Manchester United star Marcus Rashford has announced that he has teamed up with FareShare charity to raise more than £20m to feed the needy and vulnerable children in the UK. The striker had earlier voiced his support for a scheme that provides food for school children who are reliant on school feeding at home during the lockdown, the English striker also made a generous donation to the scheme. His contribution has helped raised awareness as numerous supermarket donated food items and cash.
Tesco, Asda, and Co-op donated the sum of £15m, £2.5m and £1.5m respectively. At the same time, sandwich shop “Pret A Manager”, and Pizza Express have contributed.
Footballer @MarcusRashford has thanked the staff and volunteers @FareShareUK for their work fighting hunger and food waste. 👏👏👏
— BBC North West (@BBCNWT) July 29, 2020
Rashford took to social media to share the pictures of him visiting the charity. pic.twitter.com/QZ96CRA2Sl
The striker told Manchester United Podcast. ““It was a slow process at first, and we just set it at trying to get to £100,000 and a couple of days passed, and we were way past that and then a week passed, and the numbers just kept getting higher and higher. “It got to a stage where we actually had a lot of donations, more than we expected, and we were struggling to actually deliver the food to people, so that’s where the bigger companies like Tesco, Co-op, Asda, they’ve come in and helped us massively with deliveries on that side of things and also put in their own large donations as well.
To the staff, volunteers and everyone that continues to work behind the scenes to make a difference THANK YOU! The world needs more people like you. Let’s keep going, the fight is far from over 👏🏾 @FareShareUK pic.twitter.com/WVT4d3t97E
— Marcus Rashford (@MarcusRashford) July 28, 2020
“I think it’s just around £20m now. It’s a big number. At first, the donations were going kind of slow. I put a bit of money in myself, and it was at £50,000, £60,000, and I just remember two days later it was at £140,000, and then a week after that it was at £6m-£7m after some of the bigger companies started coming in.
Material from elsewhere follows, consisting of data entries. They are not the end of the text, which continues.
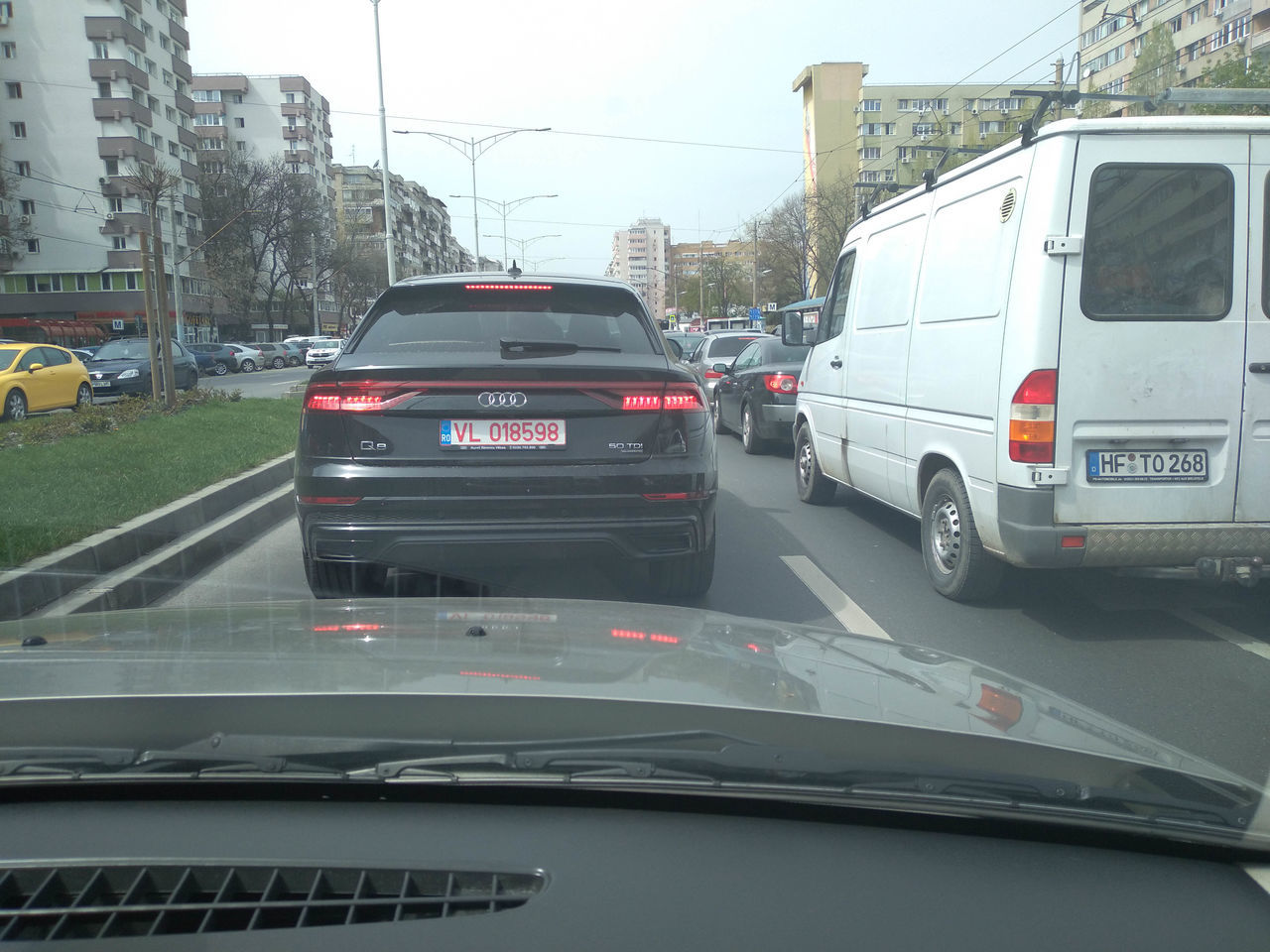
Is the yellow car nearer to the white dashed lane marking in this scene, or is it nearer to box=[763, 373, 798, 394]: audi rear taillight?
box=[763, 373, 798, 394]: audi rear taillight

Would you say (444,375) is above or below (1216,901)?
above

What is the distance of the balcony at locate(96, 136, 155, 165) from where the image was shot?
66312 millimetres

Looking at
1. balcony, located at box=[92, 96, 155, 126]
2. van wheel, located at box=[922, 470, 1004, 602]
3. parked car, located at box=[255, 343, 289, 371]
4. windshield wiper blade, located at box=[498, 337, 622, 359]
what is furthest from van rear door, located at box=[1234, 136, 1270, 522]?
balcony, located at box=[92, 96, 155, 126]

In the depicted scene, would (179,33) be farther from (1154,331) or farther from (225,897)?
(225,897)

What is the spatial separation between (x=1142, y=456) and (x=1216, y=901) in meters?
3.66

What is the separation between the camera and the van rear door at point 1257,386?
15.9ft

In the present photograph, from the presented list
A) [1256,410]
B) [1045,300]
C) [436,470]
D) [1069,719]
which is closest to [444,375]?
[436,470]

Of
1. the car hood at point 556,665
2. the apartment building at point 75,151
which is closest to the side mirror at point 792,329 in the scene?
the car hood at point 556,665

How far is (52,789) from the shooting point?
5.78 ft

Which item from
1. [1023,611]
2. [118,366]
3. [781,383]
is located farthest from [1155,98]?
[118,366]

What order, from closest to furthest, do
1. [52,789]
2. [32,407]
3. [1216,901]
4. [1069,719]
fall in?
[1216,901]
[52,789]
[1069,719]
[32,407]

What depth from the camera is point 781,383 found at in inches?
497

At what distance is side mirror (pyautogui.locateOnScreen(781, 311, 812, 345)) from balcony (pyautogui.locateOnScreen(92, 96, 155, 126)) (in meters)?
69.6

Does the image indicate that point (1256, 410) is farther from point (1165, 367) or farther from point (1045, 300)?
point (1045, 300)
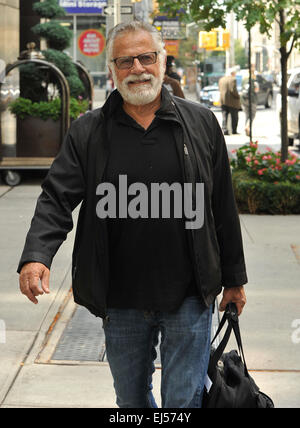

“Just two or three days ago it reached £20m.”
Tesco pledged to support FareShare, @TrussellTrust & independent food banks with £15m worth of food to feed vulnerable people during the pandemic. We're immensely grateful to @tesconews for donating 4.5m meals worth of food to FareShare. Thank you 👏 https://t.co/LjRr90MHlq pic.twitter.com/eWowsh22Ce
— FareShare (@FareShareUK) July 25, 2020
The striker also revealed how his family had to rely on such a scheme.
“We don’t know how long this is going to go on for, and it’s just something that, if this had happened 10 or 15 years ago, it definitely would have affected myself in the position I was in when I was a kid, so it was just something that I thought if there’s a way to try and help people and kids especially then let’s just try and do it.”
The young striker was recently awarded honorary doctorate for his campaign against child poverty and hunger in the Uk and for his exploit in sport by the University of Manchester.